«Rheinhattan»: Aufwertung heisst Verdrängung

Unter diesem Titel ist in der aktuellen Ausgabe des mozaik, der Quartierzeitung für das Untere Kleinbasel, ein Artikel von „Rheinhattan versenken!“ erschienen:

Im Klybeck regt sich Widerstand gegen die geplante Neubauinsel. Unter dem Namen «Rheinhattan versenken!» organisieren sich seit einigen Monaten Betroffene und Sympathisierende mit dem Ziel, das Grossprojekt zu verhindern – hierarchiefrei und ausserhalb staatlicher Gremien.

Die Aufwertung des ehemaligen Hafenareals würde indirekt zu einer Verteuerung des Klybecks und damit zu steigenden Mieten führen. Das Resultat wäre die Verdrängung derjenigen, die sich jetzt schon nach der Decke strecken müssen, und das Auseinanderbrechen der gewachsenen sozialen Strukturen im Quartier. Massenkündigungen, Totalsanierungen und Mieterhöhungen lassen sich hier bereits heute beobachten und würden mit dem Bau der Insel endgültig zur Normalität. Ein prestigeträchtiges Öko-Quartier («Greenhattan») würde daran nichts ändern: Es würde ebenfalls Verdrängung verursachen – abgesehen davon, dass der neue Wohnraum teurer als der bestehende wäre und damit alle mit wenig Geld per se ausschliessen würde.
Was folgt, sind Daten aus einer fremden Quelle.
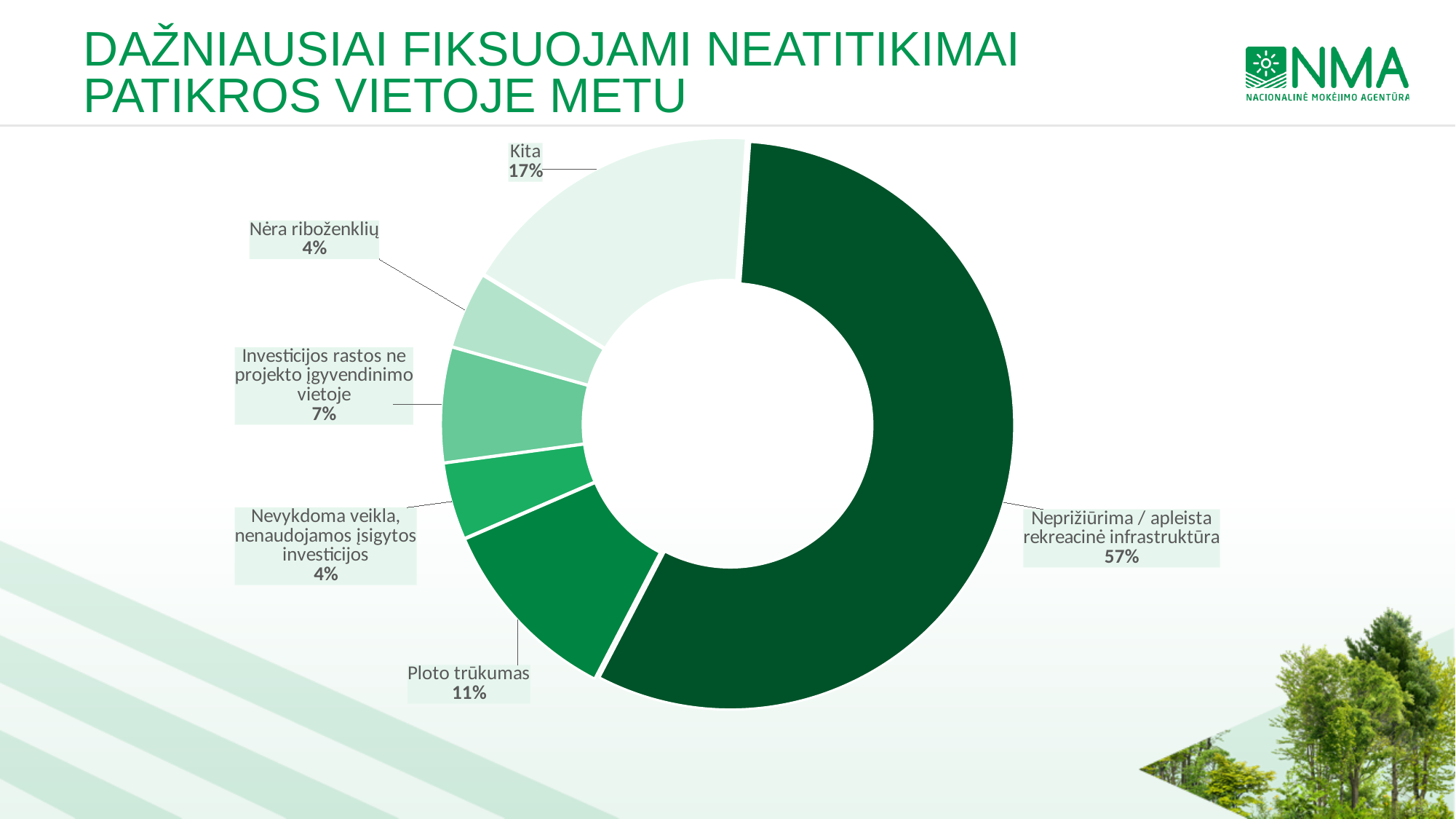
How many categories are shown in the chart? 6 What is the value for "Investicijos rastos ne projekto įgyvendinimo vietoje"? 7% What is the difference in percentage points between "Neprižiūrima / apleista rekreacinė infrastruktūra" and "Kita"? 40 What is the difference in percentage points between "Kita" and "Ploto trūkumas"? 6 What is the value shown for "Ploto trūkumas"? 11% What percentage is shown for "Kita"? 17% Which is larger, the share for "Investicijos rastos ne projekto įgyvendinimo vietoje" or the share for "Nėra riboženklių"? Investicijos rastos ne projekto įgyvendinimo vietoje What kind of chart is shown on the slide? Pie chart (donut) What is the title of the slide? DAŽNIAUSIAI FIKSUOJAMI NEATITIKIMAI PATIKROS VIETOJE METU Which category has the largest share of the chart? Neprižiūrima / apleista rekreacinė infrastruktūra What share of the chart does "Neprižiūrima / apleista rekreacinė infrastruktūra" account for? 57% What percentage is shown for "Nėra riboženklių"? 4%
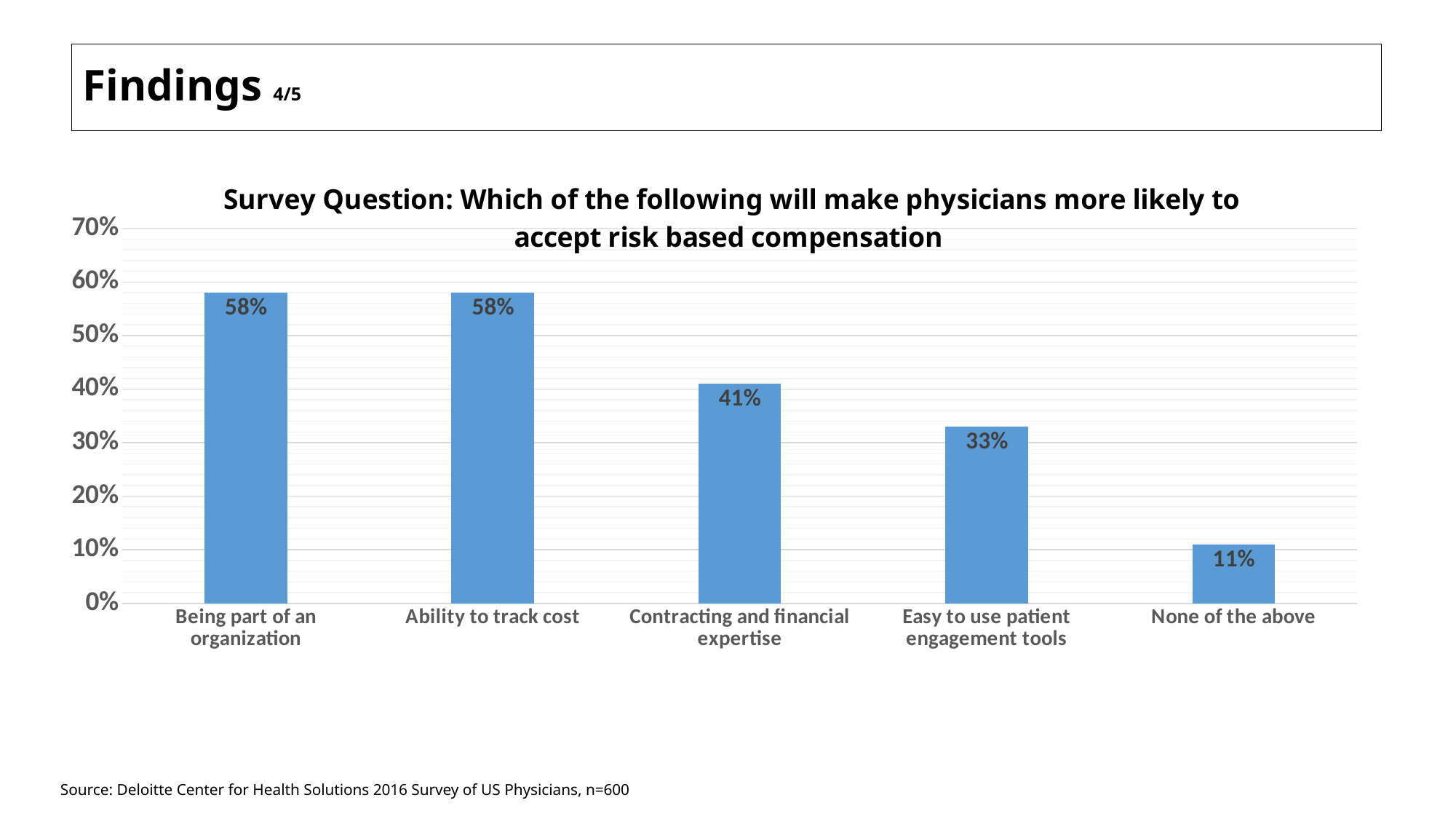
What is the value for "Easy to use patient engagement tools"? 33% What is the difference between "Contracting and financial expertise" and "Easy to use patient engagement tools"? 8% How many categories are shown on the chart? 5 Is the value for "Ability to track cost" greater or less than 50%? greater What is the value for "Ability to track cost"? 58% What percentage of physicians chose "Contracting and financial expertise"? 41% Which category has the lowest value? None of the above Which is larger: the value for "Contracting and financial expertise" or "Easy to use patient engagement tools"? Contracting and financial expertise What is the difference between the values for "Being part of an organization" and "None of the above"? 47% What is the value for "None of the above"? 11% What kind of chart is shown on the slide? Bar chart What is the highest value shown on the vertical axis? 70%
Zusätzlich zum Wohnraum soll unter anderem ein neues Containerterminal gebaut werden, um im Hafen mehr Waren umschlagen zu können. Bezahlen sollen das die InvestorInnen, die man sich für «Rheinhattan» verspricht. Es geht um handfeste wirtschaftliche Interessen. So richtet sich die grenzüberschreitende «3Land-Vision» denn auch an die gut ausgebildete Mittel- und Oberschicht und nicht an jene, die bereits hier leben. Was es heisst, wenn ein Stadtteil für diese «guten Steuerzahler» umgebaut wird, lässt sich derzeit im St. Johann rund um den Novartis Campus beobachten (Robi-Spielplatz etc.).
 
Mitwirkung bleibt eine Farce
Um Proteste zu verhindern, hat die Verwaltung eine «Begleitgruppe» ins Leben gerufen, in der QuartierbewohnerInnen das Gefühl vermittelt wird, mitbestimmen zu können. Es wird über Details diskutiert, die wichtigen Entscheidungen werden woanders getroffen. Fragen zum (Un-)Sinn des gesamten Projekts haben darin keinen Platz. Für wen ist dieses teure Neubauquartier und wer profitiert davon? Ist es nötig, immer mehr Waren zu produzieren und zu transportieren? Wie könnte eine Stadt jenseits ökonomischer Zwänge gestaltet werden, in der NachbarInnen sich gegenseitig helfen und frei über ihr Leben bestimmen können?
 
Schliessen wir uns zusammen, um uns gegen «Rheinhattan» zu wehren – damit wir alle hier wohnen bleiben können.